Je viens de faire la mise à jour du firmware, plus aucune déconnexion depuis 2 heures ! Pourvu que ça dure !


----------



## juju35 (29 Novembre 2010)

Firmware de la freebox?

Parque là je viens de me reconnecter avec freewifi (je ne l'avais pas fait depuis 2semaines) et ca marche du tonnerre...


JE TOUCHE DU BOIS


----------



## fifikawazaky (29 Novembre 2010)

C'était une panne (DNS) de Free sur Freewifi qui a été réparée récemment et prend effet petit à petit sur l'ensemble des réseaux (dixit free)



Click for large view - Uploaded with Skitch


----------



## clemsheaven (30 Novembre 2010)

Oh joie ! Oh bonheur !


----------



## Cleofide (30 Novembre 2010)

Prions Apple de l'avoir à tort accusée ! (certains)

EXTRAIT DE DONNÉES:

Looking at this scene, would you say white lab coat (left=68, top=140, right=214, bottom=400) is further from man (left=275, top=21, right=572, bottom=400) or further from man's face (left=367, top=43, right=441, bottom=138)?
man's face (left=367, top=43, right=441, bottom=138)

ÉNONCÉ 1:
Recopiez la discussion sur Freewifi entre "## juju35 (29" et "marche du tonnerre...", ces deux passages compris.
ÉNONCÉ 2:
D'après le message de fifikawazaky dans la discussion sur Freewifi, quelle panne de Free a été réparée récemment ?
ÉNONCÉ 3:
Rédigez la suite de la discussion sur Freewifi en commençant après le dernier message.

RÉPONSE 1:
## juju35 (29 Novembre 2010)

Firmware de la freebox?

Parque là je viens de me reconnecter avec freewifi (je ne l'avais pas fait depuis 2semaines) et ca marche du tonnerre...

RÉPONSE 2:
Une panne DNS de Free sur Freewifi.

RÉPONSE 3:
----------



## Anonyme (1 Décembre 2010)

En même il suffisait de supprimer les DNS qui se mettait par défaut déjà enregistrer pour que tout remarche ... 

Problème connu dans le passé, SFR aussi en a souffert.


----------



## clemsheaven (2 Décembre 2010)

C'était avant qu'il fallait nous donner la solution.


----------



## Anonyme (2 Décembre 2010)

clemsheaven a dit:


> C'était avant qu'il fallait nous donner la solution.



La solution marche pour ceux qui ne pouvait pas se connecter du tout (mais la solution est plus que connu).

En gros quand tu te connectes à n'importe quel hot spot et que rien ne se passe (pas de page d'identification) il faut supprimer les DNS.



C'était pas totalement votre problème, puis il y en a forcement qui ont essayé ? :mouais:

En tout cas maintenant vous savez 

Vérifiez juste que vous avez pas de DNS pré sauvegarder chez freewifi/SFR et compagnie  Un problème sur l'un se répercute sur l'autre.


----------



## juju35 (4 Décembre 2010)

Résolu ou pas, le service est toujours très instable pour moi.


----------



## chupastar (9 Décembre 2010)

Salut !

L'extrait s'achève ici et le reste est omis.